**TEXT EXTRACT**
For example, all 1 million keywords starts with same one of 256 letters?

Could you please give more details? Or any references in Knuth volumn 3 book?

Thank you.

Weng

JJ wrote:

Reply to
Weng Tianxiang

Well its not that dificult to write a small C program to explore this.

Get a small rand function, like R250 and fill up a 1M word array and make a ptr table to every 16th word and make 256 empty head ptrs. Set up 256 empty 16 word fifos.

Arrange the C code to use an FSM in a loop so that every iteration, data moves from the array to 1 of the 256 buffers for 16 cycle bursts. If any of the buckets should fill, copy them to a write back buffer. During the 16 word read intervals, insert write backs.

Its would be much easier to just use 2x as much Blockram and let the buffers be 32 words deep. While all buffers less than 16 deep, keep reading in bursts. When any buffer crosses 16, write out the previous

16 during a read interval.. Basically you have a DMA engine that is always reading or writing 16 words blocks so DRAM can be efficient. You can change the 16 for another burst size by changing the bucket depths. Use consts ofcourse.

It doesn't really matter if all the letters are evenly distributed or even all mostly the same. That only changes the routing of bucket fifos into the output stream.

The input data of 64K 16 word entries all starts on 1 link list is going to be replaced by 64K 16 word blocks spread on 256 distinct lists, even if most might actually be on 1 list for uneven letters. On the next pass, the engine will iterate through each of these 256 input lists and write back sort of inplace back to tha same list.

**TASK REQUIREMENTS**
[A] Transcribe everything in the sorting discussion from "Arrange the C" down to "Use consts ofcourse.".
[B] In the sorting discussion, list everything that the sentences beginning "Get a small rand function" say to fill up, make, or set up.

[Records of labeled boxes]
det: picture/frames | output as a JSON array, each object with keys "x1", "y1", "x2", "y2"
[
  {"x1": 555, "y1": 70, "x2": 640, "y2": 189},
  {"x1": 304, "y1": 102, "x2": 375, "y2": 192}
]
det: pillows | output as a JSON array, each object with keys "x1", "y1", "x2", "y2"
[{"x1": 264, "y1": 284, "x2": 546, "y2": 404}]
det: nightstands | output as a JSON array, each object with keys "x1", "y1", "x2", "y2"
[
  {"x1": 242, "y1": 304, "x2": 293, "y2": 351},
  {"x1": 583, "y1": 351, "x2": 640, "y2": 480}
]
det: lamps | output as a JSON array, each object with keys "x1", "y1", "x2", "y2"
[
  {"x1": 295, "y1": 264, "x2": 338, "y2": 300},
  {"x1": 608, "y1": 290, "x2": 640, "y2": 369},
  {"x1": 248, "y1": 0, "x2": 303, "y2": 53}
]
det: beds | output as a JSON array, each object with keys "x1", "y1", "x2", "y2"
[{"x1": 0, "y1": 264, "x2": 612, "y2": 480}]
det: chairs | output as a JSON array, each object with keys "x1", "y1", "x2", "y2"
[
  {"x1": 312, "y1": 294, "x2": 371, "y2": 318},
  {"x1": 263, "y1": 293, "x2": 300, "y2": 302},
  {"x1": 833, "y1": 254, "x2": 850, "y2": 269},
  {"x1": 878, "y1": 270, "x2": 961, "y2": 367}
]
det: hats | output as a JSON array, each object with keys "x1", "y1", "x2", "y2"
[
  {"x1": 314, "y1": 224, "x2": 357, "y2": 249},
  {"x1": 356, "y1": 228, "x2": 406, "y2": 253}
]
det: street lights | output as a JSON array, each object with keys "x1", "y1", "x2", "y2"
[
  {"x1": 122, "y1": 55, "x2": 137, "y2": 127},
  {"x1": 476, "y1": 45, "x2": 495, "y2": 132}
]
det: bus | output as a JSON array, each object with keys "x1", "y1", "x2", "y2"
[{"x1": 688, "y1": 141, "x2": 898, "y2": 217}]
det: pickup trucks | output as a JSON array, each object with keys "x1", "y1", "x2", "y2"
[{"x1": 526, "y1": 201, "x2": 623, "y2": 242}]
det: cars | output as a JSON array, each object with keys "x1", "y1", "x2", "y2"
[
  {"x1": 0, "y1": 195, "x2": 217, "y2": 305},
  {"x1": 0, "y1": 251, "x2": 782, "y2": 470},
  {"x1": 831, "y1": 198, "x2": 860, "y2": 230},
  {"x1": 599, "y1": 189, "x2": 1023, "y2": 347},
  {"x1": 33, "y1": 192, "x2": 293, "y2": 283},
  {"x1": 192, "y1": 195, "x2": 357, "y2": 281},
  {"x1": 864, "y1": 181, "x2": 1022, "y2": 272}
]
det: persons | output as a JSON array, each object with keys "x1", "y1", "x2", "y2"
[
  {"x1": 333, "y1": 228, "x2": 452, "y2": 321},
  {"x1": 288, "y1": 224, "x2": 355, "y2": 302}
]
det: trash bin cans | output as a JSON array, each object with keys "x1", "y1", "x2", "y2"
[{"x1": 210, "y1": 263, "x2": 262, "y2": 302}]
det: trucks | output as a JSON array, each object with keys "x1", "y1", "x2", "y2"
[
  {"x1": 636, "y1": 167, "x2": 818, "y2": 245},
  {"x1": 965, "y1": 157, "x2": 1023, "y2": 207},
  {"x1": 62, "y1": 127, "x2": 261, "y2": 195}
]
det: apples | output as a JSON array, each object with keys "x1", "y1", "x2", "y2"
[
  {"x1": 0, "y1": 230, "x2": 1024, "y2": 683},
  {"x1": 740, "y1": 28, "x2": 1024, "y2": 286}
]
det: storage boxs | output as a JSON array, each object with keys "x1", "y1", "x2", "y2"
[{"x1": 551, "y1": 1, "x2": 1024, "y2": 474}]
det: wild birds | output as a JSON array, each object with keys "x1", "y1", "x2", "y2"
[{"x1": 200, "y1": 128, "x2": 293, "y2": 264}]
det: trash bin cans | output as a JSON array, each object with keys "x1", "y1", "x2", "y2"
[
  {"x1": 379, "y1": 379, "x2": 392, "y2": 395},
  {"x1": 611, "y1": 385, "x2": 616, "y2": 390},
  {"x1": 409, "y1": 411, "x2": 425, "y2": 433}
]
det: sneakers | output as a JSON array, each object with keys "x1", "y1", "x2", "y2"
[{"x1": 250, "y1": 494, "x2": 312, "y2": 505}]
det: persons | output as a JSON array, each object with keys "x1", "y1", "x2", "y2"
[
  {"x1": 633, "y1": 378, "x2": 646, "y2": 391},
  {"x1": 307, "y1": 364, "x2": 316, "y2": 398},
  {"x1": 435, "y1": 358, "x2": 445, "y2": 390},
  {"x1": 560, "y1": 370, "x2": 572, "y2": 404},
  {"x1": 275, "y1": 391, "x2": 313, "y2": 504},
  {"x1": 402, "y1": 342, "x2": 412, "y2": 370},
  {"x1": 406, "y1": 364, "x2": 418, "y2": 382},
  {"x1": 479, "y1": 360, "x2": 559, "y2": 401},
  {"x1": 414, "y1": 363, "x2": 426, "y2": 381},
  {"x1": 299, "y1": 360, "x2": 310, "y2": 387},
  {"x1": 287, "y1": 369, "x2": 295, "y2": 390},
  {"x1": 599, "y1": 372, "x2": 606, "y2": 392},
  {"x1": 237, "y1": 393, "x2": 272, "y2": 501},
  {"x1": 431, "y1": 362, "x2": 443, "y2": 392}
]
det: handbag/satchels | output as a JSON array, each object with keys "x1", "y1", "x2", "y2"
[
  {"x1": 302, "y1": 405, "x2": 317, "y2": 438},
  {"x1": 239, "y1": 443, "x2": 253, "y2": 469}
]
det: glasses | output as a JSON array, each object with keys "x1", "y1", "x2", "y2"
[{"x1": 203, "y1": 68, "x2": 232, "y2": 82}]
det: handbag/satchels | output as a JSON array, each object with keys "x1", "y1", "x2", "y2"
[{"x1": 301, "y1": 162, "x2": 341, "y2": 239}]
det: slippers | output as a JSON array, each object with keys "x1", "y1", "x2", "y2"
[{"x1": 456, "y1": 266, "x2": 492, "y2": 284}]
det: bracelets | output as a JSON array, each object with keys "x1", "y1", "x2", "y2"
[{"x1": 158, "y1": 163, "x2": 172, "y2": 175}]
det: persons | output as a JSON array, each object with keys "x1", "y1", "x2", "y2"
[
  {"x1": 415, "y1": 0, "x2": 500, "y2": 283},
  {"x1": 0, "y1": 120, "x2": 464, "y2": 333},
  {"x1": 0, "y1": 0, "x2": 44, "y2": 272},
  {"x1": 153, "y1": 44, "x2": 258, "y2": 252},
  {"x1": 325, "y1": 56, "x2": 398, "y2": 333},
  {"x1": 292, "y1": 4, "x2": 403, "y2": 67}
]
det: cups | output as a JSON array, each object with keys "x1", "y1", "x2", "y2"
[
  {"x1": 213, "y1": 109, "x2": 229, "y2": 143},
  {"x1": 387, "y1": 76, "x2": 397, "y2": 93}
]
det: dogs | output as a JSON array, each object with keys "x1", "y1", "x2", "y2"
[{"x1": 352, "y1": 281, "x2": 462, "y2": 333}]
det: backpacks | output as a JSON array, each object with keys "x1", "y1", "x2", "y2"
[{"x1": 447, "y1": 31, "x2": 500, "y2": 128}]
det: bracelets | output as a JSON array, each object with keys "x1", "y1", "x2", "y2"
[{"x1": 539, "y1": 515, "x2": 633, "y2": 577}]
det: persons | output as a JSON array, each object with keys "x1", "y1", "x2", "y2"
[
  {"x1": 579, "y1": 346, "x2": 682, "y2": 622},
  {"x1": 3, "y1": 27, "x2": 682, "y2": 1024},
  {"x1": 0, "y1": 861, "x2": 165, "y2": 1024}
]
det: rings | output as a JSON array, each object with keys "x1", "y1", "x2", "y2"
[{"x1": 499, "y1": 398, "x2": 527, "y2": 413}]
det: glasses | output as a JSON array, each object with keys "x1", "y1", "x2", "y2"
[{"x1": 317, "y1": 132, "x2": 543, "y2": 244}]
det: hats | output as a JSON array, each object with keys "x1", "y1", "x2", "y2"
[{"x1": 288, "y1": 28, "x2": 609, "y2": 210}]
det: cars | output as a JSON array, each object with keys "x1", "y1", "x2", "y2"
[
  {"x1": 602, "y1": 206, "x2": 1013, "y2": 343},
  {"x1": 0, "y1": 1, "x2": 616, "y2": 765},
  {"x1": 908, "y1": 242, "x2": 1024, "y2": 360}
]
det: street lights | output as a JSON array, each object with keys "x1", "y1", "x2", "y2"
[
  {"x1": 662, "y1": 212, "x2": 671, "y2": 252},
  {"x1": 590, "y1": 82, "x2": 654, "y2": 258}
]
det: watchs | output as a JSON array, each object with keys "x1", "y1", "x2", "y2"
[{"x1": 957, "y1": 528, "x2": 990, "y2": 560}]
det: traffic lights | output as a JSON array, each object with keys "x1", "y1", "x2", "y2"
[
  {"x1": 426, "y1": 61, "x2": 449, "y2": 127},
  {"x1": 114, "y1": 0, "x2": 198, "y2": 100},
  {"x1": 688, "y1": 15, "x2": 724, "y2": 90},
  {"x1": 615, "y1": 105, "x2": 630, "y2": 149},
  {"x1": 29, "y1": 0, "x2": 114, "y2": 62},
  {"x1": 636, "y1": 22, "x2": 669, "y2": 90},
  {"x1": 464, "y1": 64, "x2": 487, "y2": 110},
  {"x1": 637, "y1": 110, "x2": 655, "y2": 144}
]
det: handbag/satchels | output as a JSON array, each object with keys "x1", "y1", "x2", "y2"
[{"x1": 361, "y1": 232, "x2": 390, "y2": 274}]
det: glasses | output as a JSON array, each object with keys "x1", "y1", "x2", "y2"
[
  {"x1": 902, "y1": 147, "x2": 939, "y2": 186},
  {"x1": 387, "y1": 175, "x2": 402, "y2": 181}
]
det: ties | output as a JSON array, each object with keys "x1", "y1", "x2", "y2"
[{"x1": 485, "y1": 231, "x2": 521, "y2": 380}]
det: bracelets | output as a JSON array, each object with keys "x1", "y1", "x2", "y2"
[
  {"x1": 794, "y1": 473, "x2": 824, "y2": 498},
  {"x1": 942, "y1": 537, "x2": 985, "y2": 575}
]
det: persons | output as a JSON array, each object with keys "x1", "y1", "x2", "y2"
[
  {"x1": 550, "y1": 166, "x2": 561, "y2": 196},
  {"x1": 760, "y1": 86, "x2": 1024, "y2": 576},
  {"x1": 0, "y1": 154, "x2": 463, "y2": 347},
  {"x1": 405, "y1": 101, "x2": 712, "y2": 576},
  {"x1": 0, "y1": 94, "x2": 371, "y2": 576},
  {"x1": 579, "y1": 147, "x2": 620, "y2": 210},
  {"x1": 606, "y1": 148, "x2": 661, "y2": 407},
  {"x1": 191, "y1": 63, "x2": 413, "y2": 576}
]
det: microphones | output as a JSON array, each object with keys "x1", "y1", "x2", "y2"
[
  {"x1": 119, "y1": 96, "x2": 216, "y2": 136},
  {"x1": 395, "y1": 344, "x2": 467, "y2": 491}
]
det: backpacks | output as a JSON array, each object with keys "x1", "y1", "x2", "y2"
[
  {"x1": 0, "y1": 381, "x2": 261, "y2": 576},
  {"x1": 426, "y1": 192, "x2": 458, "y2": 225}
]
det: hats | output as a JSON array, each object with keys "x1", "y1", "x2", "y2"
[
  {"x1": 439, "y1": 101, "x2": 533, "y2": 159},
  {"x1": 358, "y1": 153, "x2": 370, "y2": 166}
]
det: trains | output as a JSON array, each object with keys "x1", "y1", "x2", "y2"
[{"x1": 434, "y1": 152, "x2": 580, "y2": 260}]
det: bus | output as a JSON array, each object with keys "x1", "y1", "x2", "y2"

**RESPONSES IN ORDER**
[A]
Arrange the C code to use an FSM in a loop so that every iteration, data moves from the array to 1 of the 256 buffers for 16 cycle bursts. If any of the buckets should fill, copy them to a write back buffer. During the 16 word read intervals, insert write backs.

Its would be much easier to just use 2x as much Blockram and let the buffers be 32 words deep. While all buffers less than 16 deep, keep reading in bursts. When any buffer crosses 16, write out the previous

16 during a read interval.. Basically you have a DMA engine that is always reading or writing 16 words blocks so DRAM can be efficient. You can change the 16 for another burst size by changing the bucket depths. Use consts ofcourse.

[B]
- a 1M word array
- a ptr table to every 16th word
- 256 empty head ptrs
- 256 empty 16 word fifos